The Department of Public Works has not reported any incidents throughout the county, Blakeman said.

Blakeman said the Atlantic Beach and the Bayville Bridge were being inspected as he spoke at the press conference around 12:30 p.m.

Blakeman said the county spoke with a geologist from the United States Geological Department who said that while aftershocks might occur, they will not be nearly as severe as the earthquake and are not likely to cause damages.

The county executive said the only damage he was aware of was a tree knocked down in Suffolk County, though he could not confirm if the fallen tree was caused by the earthquake.

He called this earthquake a “good learning experience” for public safety officials.

“Some people belittle how much money and time we spend on training and going through all of our emergency operations,” Blakeman said. “You never know what you’ll wake up to in the morning.”

The earthquakes comes soon after a posting by the Blakeman administration seeking to recruit armed residents to aid in county emergencies.

With school in session, local districts have reported updates on student safety.

“RSD Alert Earthquake reported. All students and staff are safe,” wrote the Roslyn School District in a text to district residents.

There was no damage to the facilities at the Roslyn School District, according to an email by Superintendent Allison Brown.

There were no damages to school facilities and all students and staff members are school at the Port Washington School District, East Williston School District, Floral Park-Bellerose School District, Mineola School District, Great Neck School District, Sewanhaka School District, New Hyde Park-Garden City Park School District and Herricks School District, according to administrative employees.

Efforts to reach the North Shore School District and the Manhasset School District were unavailing.

There were no reports of injuries or damages at Hofstra facilities, according to an email sent by Hofstra University to students.

No damages were reported at the county legislature’s Democratic caucus, according to communications director Danny Shrafel.

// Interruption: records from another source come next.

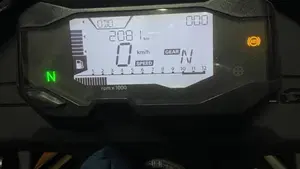 Bmw G 310 GS Edition 40 Years GS (2021)  (5)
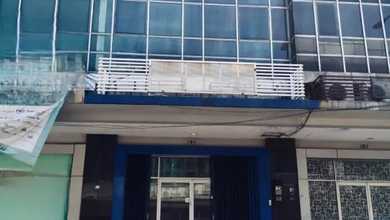 Ruko Lokasi Prima Akses Gampang di BSD City, Tangerang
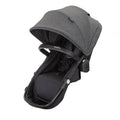 Evenflo Pivot Xpand Second Seat Sabino Gray - Add a Second Rider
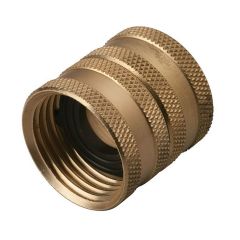 Adaptateur pour tuyau flexible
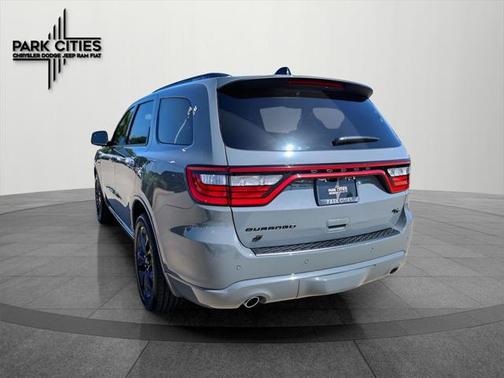 2025 Dodge Durango R/T Plus AWD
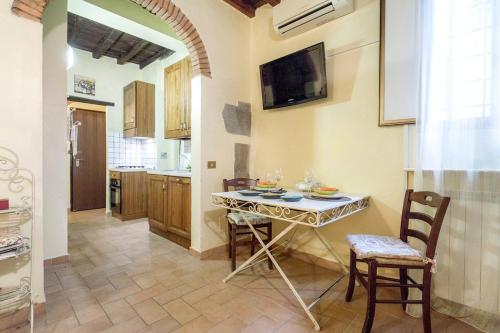 Apartment Sant Egidio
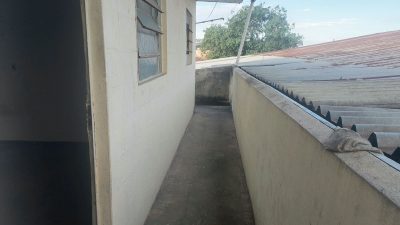 Depósito-Galpão, 780 m² - Foto 5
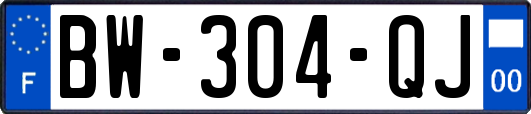 BW-304-QJ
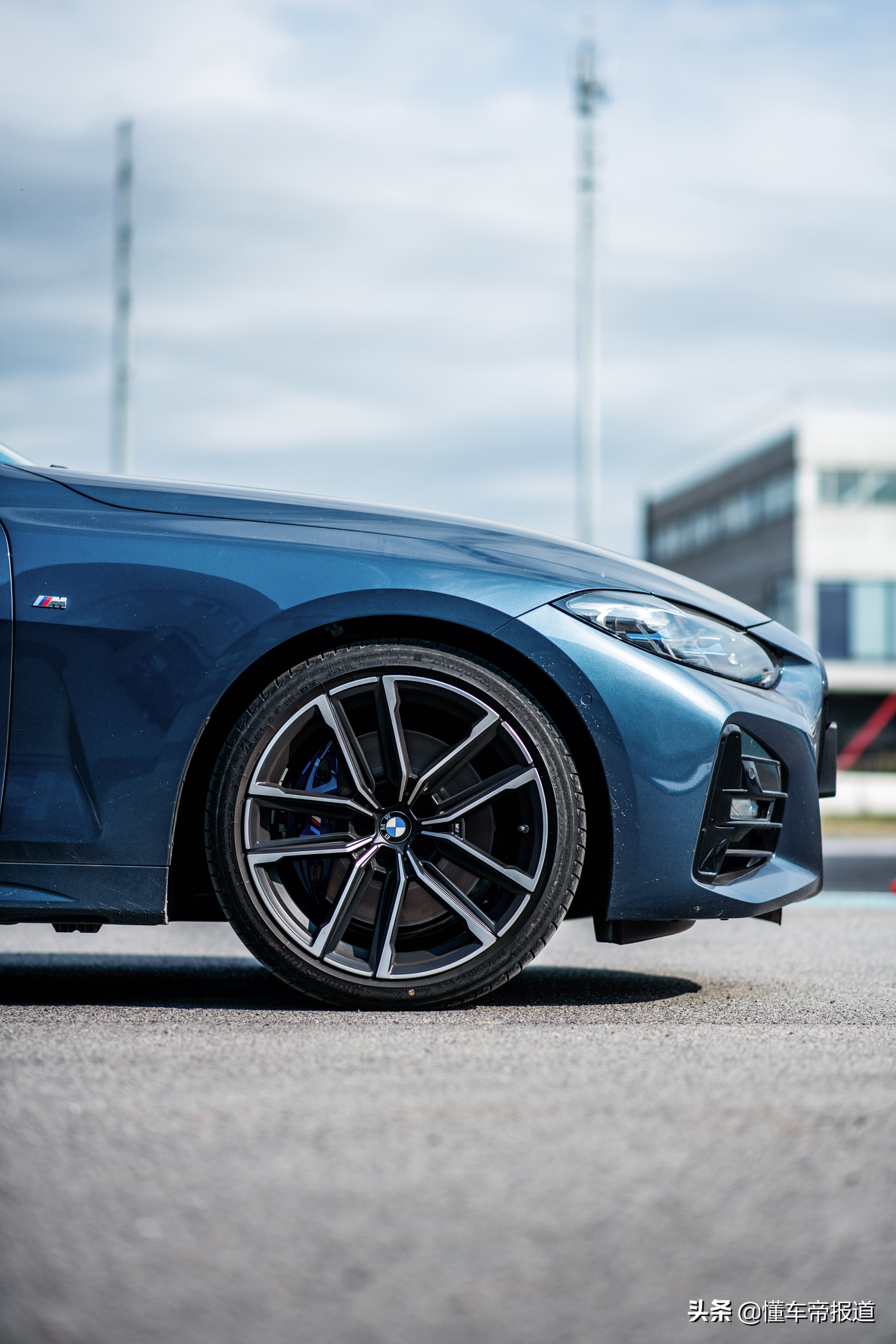 4系宝马(新车) - 四帝国车市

“I was in a staff meeting when it happened and initially, really, the first thought was it felt like a truck driving past our building at some speed that kept shaking the building,” Shrafel said. “And then we started getting texts and emails and phone calls saying, ‘Did you feel that? Did you feel that?’”

No damages were reported at Hempstead town hall and proceedings should move on without any stalls, town spokesman Umberto Mignardi said.

This 4.8 magnitude quake comes close to the worst reported seismic incident in New Jersey, which was also its first reported earthquake: a 5.3 magnitude earthquake in 1783.